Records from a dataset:

□ □ □ □ □

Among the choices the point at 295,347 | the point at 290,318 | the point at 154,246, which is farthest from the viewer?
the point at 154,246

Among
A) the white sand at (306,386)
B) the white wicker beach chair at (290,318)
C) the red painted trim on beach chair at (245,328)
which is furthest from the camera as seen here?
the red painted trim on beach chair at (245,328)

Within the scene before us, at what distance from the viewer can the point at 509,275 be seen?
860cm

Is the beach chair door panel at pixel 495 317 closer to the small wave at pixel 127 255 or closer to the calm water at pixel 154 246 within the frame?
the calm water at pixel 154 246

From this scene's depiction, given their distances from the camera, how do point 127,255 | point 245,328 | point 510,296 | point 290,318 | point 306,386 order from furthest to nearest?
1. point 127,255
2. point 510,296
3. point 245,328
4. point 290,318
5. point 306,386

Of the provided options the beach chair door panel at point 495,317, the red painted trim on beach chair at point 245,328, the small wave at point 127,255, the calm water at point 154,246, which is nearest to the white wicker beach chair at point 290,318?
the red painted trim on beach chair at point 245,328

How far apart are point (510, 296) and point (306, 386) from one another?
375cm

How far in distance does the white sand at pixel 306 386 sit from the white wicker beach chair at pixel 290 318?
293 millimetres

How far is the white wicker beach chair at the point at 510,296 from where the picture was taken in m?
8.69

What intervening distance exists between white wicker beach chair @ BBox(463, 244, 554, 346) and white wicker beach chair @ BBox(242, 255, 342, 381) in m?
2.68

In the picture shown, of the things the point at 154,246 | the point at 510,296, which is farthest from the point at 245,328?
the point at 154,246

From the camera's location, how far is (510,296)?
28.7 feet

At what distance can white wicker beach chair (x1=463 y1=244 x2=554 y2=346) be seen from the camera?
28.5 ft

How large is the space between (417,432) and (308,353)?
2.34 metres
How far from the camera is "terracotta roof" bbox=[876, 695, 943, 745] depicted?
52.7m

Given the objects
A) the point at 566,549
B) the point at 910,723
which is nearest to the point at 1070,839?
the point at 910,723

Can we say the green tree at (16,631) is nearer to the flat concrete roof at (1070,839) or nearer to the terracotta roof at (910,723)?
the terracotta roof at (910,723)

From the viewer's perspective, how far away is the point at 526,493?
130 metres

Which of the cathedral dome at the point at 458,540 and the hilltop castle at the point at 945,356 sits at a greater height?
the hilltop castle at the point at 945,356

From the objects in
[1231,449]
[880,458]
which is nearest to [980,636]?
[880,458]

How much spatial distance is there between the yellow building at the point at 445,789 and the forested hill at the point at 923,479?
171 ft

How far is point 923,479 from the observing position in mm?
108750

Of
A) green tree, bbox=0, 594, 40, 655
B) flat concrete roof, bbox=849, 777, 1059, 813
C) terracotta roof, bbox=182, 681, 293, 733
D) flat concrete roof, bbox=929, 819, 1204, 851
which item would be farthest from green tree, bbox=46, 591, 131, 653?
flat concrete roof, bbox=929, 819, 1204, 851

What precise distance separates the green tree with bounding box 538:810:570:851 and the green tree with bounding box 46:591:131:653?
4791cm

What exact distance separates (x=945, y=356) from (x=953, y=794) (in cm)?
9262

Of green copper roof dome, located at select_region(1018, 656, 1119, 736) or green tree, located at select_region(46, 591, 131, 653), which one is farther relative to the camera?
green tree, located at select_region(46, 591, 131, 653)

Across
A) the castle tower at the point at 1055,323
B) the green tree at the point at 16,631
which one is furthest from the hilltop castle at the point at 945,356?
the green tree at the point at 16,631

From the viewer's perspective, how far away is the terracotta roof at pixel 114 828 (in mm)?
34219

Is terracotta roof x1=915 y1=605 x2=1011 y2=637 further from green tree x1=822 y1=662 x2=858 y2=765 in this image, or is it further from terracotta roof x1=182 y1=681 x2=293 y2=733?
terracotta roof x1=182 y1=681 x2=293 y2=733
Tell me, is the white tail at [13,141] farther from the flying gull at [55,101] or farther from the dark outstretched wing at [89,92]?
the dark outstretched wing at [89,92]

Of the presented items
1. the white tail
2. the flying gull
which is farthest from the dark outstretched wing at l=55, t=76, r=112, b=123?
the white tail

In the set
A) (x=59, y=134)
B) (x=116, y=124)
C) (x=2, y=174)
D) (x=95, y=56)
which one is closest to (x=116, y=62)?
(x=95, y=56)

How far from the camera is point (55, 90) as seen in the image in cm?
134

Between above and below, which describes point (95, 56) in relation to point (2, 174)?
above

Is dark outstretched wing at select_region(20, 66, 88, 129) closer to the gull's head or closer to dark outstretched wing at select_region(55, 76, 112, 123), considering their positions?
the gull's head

□ □ □ □ □

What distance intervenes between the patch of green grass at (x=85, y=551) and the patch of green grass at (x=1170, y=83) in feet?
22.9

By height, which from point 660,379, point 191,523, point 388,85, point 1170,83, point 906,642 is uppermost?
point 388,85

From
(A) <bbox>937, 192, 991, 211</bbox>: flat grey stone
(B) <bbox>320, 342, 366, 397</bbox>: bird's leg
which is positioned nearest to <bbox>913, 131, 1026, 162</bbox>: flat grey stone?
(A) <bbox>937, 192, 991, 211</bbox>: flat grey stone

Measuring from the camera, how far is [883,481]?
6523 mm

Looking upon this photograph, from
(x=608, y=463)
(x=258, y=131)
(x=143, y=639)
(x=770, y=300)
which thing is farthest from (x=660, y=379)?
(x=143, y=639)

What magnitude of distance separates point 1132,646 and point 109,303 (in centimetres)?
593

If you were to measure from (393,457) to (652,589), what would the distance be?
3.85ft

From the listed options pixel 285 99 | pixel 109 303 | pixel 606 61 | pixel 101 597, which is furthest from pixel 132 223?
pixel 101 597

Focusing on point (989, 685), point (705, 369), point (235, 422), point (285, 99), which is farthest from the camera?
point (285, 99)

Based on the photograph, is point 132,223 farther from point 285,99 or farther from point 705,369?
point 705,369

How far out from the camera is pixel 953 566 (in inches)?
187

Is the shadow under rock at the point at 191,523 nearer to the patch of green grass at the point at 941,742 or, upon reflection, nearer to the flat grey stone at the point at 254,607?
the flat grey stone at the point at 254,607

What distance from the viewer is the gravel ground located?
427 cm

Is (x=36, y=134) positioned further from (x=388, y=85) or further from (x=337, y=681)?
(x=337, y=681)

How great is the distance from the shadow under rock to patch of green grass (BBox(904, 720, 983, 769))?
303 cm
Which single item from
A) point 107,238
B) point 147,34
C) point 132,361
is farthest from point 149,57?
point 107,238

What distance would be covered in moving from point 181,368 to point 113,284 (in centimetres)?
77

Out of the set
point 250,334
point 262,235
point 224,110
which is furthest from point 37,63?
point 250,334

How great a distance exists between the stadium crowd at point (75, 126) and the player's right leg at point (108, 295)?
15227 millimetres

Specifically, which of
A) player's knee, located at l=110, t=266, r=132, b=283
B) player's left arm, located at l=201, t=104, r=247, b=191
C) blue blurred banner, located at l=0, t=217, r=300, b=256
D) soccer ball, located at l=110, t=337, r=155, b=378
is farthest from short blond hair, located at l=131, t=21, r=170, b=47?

□ □ □ □ □

BRIEF
Copy the records verbatim, beginning at the line that contains "What distance from the viewer is" and ending after the line that contains "15227 millimetres".

THE COMPLETED TASK
What distance from the viewer is the gravel ground located?
427 cm

Is (x=36, y=134) positioned further from (x=388, y=85) or further from (x=337, y=681)?
(x=337, y=681)

How great is the distance from the shadow under rock to patch of green grass (BBox(904, 720, 983, 769))?
303 cm
Which single item from
A) point 107,238
B) point 147,34
C) point 132,361
is farthest from point 149,57?
point 107,238

What distance would be covered in moving from point 181,368 to point 113,284 (in centimetres)?
77

Out of the set
point 250,334
point 262,235
point 224,110
which is furthest from point 37,63?
point 250,334

How great a distance exists between the stadium crowd at point (75, 126) and the player's right leg at point (108, 295)?
15227 millimetres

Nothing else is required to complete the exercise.